> **Исходный текст**:
::::
Помимо того, что нас мучила совесть, в те первые встречи с волком мы пребывали в полнейшем неведении относительно дальнейшего развития событий. И хоть каждая сторона сделала шаг навстречу, странное, почти зловещее затишье возникло в наших отношениях. И пусть некоторые пустозвоны утверждают обратное, я уверен, что волк был единственным, кто рисковал своей жизнью. Если бы только он мог увидеть или учуять те черепа и шкуры его соплеменников, что висели внутри десятков домов, раскинувшихся перед ним, включая мой собственный, из той, прошлой жизни, он бы бежал за горизонт, задрав хвост. А он был здесь, общаясь с нашими собаками с помощью своих меток и при этом излучая невероятную беззаботность и ведя себя совершенно предсказуемо по отношению к нам, посредникам дружеского общения. Мне пришло на ум слово «учтивый», словно он был иностранцем, пытавшимся понять наши правила общения и не допустить ни малейшей оплошности, дабы не показаться бестактным.
::::
> **Материал для заданий**:
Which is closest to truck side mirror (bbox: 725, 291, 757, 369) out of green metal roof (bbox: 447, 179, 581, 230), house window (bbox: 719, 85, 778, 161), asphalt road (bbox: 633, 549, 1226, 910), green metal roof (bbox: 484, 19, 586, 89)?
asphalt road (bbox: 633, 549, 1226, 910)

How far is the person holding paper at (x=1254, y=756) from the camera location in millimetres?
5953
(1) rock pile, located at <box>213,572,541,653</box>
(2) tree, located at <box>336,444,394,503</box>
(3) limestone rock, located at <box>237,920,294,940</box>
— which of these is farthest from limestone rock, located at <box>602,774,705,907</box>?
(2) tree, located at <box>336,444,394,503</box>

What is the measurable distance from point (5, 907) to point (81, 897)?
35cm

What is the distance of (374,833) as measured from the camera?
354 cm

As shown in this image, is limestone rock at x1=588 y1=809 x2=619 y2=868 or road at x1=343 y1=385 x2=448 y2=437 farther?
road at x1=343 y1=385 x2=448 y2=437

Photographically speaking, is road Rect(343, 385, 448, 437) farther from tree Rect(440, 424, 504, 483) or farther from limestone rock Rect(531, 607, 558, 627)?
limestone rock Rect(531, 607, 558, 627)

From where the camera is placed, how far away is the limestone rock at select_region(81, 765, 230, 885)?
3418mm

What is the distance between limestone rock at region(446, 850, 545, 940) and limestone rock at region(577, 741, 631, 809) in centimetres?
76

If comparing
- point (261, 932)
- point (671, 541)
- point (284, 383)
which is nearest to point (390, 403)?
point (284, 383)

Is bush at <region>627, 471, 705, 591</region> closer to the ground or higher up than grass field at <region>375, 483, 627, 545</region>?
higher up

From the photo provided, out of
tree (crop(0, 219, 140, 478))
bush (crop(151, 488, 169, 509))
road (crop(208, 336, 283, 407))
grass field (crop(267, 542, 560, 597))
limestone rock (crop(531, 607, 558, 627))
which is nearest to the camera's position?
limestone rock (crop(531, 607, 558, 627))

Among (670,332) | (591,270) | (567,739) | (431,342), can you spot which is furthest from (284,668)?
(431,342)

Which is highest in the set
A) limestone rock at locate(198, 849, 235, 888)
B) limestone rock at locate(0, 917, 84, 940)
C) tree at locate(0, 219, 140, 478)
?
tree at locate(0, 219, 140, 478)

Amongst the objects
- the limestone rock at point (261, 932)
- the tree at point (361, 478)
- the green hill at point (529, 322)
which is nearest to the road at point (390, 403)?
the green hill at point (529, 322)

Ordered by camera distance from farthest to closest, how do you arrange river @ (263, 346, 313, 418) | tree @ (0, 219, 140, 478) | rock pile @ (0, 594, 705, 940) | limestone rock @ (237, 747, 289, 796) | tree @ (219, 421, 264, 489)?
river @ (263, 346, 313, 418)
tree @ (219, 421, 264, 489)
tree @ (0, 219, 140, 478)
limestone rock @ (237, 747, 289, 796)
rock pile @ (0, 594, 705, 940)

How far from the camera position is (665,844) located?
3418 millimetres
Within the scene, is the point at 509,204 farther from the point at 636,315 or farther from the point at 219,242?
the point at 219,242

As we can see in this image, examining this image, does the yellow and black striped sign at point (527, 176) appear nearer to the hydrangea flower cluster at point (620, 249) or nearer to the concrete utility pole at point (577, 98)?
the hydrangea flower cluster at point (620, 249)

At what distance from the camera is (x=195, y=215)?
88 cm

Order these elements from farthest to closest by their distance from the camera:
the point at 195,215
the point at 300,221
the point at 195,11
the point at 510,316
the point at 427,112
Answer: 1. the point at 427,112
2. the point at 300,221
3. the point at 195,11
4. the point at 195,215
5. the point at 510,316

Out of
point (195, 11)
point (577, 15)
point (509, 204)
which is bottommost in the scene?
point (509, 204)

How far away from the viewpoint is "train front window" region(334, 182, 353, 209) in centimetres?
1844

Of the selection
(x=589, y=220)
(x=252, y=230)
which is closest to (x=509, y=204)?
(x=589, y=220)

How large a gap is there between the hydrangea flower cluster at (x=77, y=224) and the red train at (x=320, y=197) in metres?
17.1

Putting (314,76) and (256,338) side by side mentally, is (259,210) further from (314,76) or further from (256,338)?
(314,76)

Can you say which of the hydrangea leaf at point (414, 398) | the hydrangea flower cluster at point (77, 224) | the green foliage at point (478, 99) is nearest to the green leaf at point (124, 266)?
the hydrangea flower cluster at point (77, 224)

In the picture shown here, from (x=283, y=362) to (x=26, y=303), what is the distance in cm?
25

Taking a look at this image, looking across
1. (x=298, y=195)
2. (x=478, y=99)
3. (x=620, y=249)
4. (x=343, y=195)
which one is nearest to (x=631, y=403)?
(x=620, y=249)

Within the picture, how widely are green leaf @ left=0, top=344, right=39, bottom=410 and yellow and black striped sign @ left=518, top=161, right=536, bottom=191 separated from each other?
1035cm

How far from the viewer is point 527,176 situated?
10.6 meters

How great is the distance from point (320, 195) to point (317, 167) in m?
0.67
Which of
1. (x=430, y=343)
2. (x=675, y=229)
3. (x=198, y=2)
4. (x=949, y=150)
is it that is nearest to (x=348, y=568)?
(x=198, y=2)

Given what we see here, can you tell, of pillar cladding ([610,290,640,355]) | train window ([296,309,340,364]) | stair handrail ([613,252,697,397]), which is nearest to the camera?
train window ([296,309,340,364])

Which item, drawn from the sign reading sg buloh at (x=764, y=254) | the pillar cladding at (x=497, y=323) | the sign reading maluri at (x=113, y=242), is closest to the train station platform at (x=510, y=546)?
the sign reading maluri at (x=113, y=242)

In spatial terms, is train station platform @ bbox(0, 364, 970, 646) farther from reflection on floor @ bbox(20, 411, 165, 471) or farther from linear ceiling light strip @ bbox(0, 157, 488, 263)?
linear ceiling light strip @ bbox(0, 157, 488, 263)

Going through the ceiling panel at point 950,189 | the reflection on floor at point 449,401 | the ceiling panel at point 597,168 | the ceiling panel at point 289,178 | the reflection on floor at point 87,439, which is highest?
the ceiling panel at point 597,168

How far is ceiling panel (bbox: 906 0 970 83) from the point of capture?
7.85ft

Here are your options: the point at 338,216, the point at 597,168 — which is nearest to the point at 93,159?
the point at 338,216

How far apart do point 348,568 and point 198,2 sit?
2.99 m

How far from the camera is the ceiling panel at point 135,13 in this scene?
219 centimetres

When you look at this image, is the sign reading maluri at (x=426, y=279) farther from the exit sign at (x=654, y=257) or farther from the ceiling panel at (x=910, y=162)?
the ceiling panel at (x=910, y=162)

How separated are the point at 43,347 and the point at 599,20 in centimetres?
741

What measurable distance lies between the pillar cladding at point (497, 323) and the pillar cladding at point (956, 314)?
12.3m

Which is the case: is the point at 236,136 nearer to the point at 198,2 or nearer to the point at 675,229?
::::
> **Задания**:
1) Какое слово, согласно тексту о волке, пришло рассказчику на ум?
2) Найдите в записях все строки со словом «cladding» и выпишите их.
Текст и записи никак не связаны между собой.

> **Ответы**:
1) Слово «учтивый».

2)
Given what we see here, can you tell, of pillar cladding ([610,290,640,355]) | train window ([296,309,340,364]) | stair handrail ([613,252,697,397]), which is nearest to the camera?
Which item, drawn from the sign reading sg buloh at (x=764, y=254) | the pillar cladding at (x=497, y=323) | the sign reading maluri at (x=113, y=242), is closest to the train station platform at (x=510, y=546)?
What measurable distance lies between the pillar cladding at point (497, 323) and the pillar cladding at point (956, 314)?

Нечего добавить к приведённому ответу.